Britain blocks UN webcast of Russian meeting on Ukraine
Britain has blocked the UN webcast of an informal Security Council meeting on Ukraine on April 5 at which Russia's commissioner for children's rights - whom the International Criminal Court wants to arrest on war crimes charges - is due to speak.
The meeting will focus on "evacuating children from conflict zone" and Russia said on April 4 that Commissioner Maria Lvova-Belova would feature virtually. Such meetings are not held in the Security Council chamber and all 15 council members have to agree to allow it to be webcast by the United Nations, Reuters reports.
The Hague-based International Criminal Court last month issued an arrest warrant against Russian President Vladimir Putin and Lvova-Belova, accusing them of illegally deporting children from Ukraine and the unlawful transfer of people to Russia from Ukraine since Russia invaded on February 24, 2022.
"She should not be afforded a UN platform to spread disinformation," a spokesperson for Britain's UN mission in New York said in a statement. "If she wants to give an account of her actions, she can do so in The Hague."
Moscow has not concealed a program under which it has brought thousands of Ukrainian children to Russia but presents it as a humanitarian campaign to protect orphans and children abandoned in the war zone.
"Russia will from now on block UN webcasts of all similar meetings citing 'UK censorship clause'," Russia's Deputy UN Ambassador Dmitry Polyanskiy wrote on Twitter.
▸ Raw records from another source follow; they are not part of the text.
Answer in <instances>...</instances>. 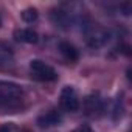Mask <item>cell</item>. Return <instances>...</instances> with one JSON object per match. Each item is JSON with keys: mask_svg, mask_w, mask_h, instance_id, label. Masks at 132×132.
<instances>
[{"mask_svg": "<svg viewBox=\"0 0 132 132\" xmlns=\"http://www.w3.org/2000/svg\"><path fill=\"white\" fill-rule=\"evenodd\" d=\"M25 93L14 82L0 81V110L2 113H14L23 107Z\"/></svg>", "mask_w": 132, "mask_h": 132, "instance_id": "cell-1", "label": "cell"}, {"mask_svg": "<svg viewBox=\"0 0 132 132\" xmlns=\"http://www.w3.org/2000/svg\"><path fill=\"white\" fill-rule=\"evenodd\" d=\"M30 73H31L33 79L40 81V82H51V81L57 79L56 70L40 59H33L30 62Z\"/></svg>", "mask_w": 132, "mask_h": 132, "instance_id": "cell-2", "label": "cell"}, {"mask_svg": "<svg viewBox=\"0 0 132 132\" xmlns=\"http://www.w3.org/2000/svg\"><path fill=\"white\" fill-rule=\"evenodd\" d=\"M84 109H86V113L92 118H100L104 110H106V104H104V100L101 98L100 93H90L86 100H84Z\"/></svg>", "mask_w": 132, "mask_h": 132, "instance_id": "cell-3", "label": "cell"}, {"mask_svg": "<svg viewBox=\"0 0 132 132\" xmlns=\"http://www.w3.org/2000/svg\"><path fill=\"white\" fill-rule=\"evenodd\" d=\"M61 106L67 112H76L79 109V98L72 86H65L61 92Z\"/></svg>", "mask_w": 132, "mask_h": 132, "instance_id": "cell-4", "label": "cell"}, {"mask_svg": "<svg viewBox=\"0 0 132 132\" xmlns=\"http://www.w3.org/2000/svg\"><path fill=\"white\" fill-rule=\"evenodd\" d=\"M62 120H64L62 113L53 109V110H48L44 115H40L37 118V124L40 127H53V126H59L62 123Z\"/></svg>", "mask_w": 132, "mask_h": 132, "instance_id": "cell-5", "label": "cell"}, {"mask_svg": "<svg viewBox=\"0 0 132 132\" xmlns=\"http://www.w3.org/2000/svg\"><path fill=\"white\" fill-rule=\"evenodd\" d=\"M14 39L19 42H23V44H36L39 40V36L31 28H20V30L14 31Z\"/></svg>", "mask_w": 132, "mask_h": 132, "instance_id": "cell-6", "label": "cell"}, {"mask_svg": "<svg viewBox=\"0 0 132 132\" xmlns=\"http://www.w3.org/2000/svg\"><path fill=\"white\" fill-rule=\"evenodd\" d=\"M59 51L64 56V59H67L69 62H76L79 59V51L78 48L70 44V42H61L59 44Z\"/></svg>", "mask_w": 132, "mask_h": 132, "instance_id": "cell-7", "label": "cell"}, {"mask_svg": "<svg viewBox=\"0 0 132 132\" xmlns=\"http://www.w3.org/2000/svg\"><path fill=\"white\" fill-rule=\"evenodd\" d=\"M13 62H14V53H13V50L6 44L0 42V65L6 67V65H13Z\"/></svg>", "mask_w": 132, "mask_h": 132, "instance_id": "cell-8", "label": "cell"}, {"mask_svg": "<svg viewBox=\"0 0 132 132\" xmlns=\"http://www.w3.org/2000/svg\"><path fill=\"white\" fill-rule=\"evenodd\" d=\"M22 20L23 22H27V23H33L34 20H37V10L36 8H27V10H23L22 11Z\"/></svg>", "mask_w": 132, "mask_h": 132, "instance_id": "cell-9", "label": "cell"}, {"mask_svg": "<svg viewBox=\"0 0 132 132\" xmlns=\"http://www.w3.org/2000/svg\"><path fill=\"white\" fill-rule=\"evenodd\" d=\"M72 132H93V130H92V127H89V126H79V127H76V129L72 130Z\"/></svg>", "mask_w": 132, "mask_h": 132, "instance_id": "cell-10", "label": "cell"}, {"mask_svg": "<svg viewBox=\"0 0 132 132\" xmlns=\"http://www.w3.org/2000/svg\"><path fill=\"white\" fill-rule=\"evenodd\" d=\"M0 132H11V127L8 124H3V126H0Z\"/></svg>", "mask_w": 132, "mask_h": 132, "instance_id": "cell-11", "label": "cell"}, {"mask_svg": "<svg viewBox=\"0 0 132 132\" xmlns=\"http://www.w3.org/2000/svg\"><path fill=\"white\" fill-rule=\"evenodd\" d=\"M19 132H31V130H28V129H20Z\"/></svg>", "mask_w": 132, "mask_h": 132, "instance_id": "cell-12", "label": "cell"}, {"mask_svg": "<svg viewBox=\"0 0 132 132\" xmlns=\"http://www.w3.org/2000/svg\"><path fill=\"white\" fill-rule=\"evenodd\" d=\"M0 25H2V16H0Z\"/></svg>", "mask_w": 132, "mask_h": 132, "instance_id": "cell-13", "label": "cell"}]
</instances>
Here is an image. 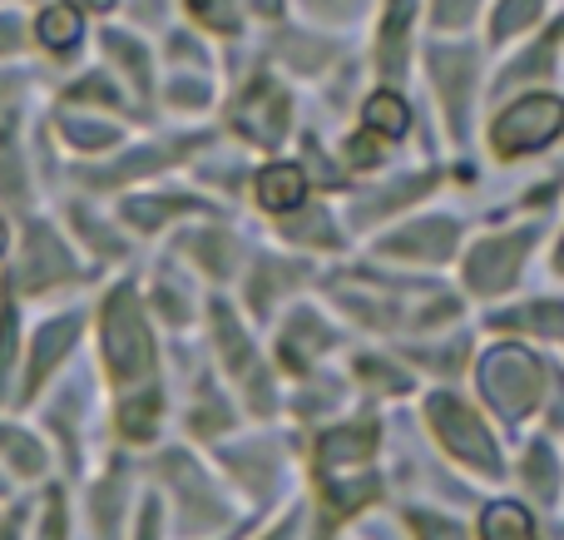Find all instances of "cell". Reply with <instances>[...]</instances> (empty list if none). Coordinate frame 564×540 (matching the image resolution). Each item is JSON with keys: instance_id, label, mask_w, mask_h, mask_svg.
Here are the masks:
<instances>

Russia's UN Ambassador Vassily Nebenzia told reporters last month that the informal meeting of Security Council members to be held on April 5 had been planned long before the ICC announcement and it was not intended to be a rebuttal of the charges against Putin and Lvova-Belova.
Diplomats have said it is rare for a UN webcast to be blocked. However, last month China blocked the UN webcast of a US-convened informal Security Council meeting on human rights abuses in North Korea.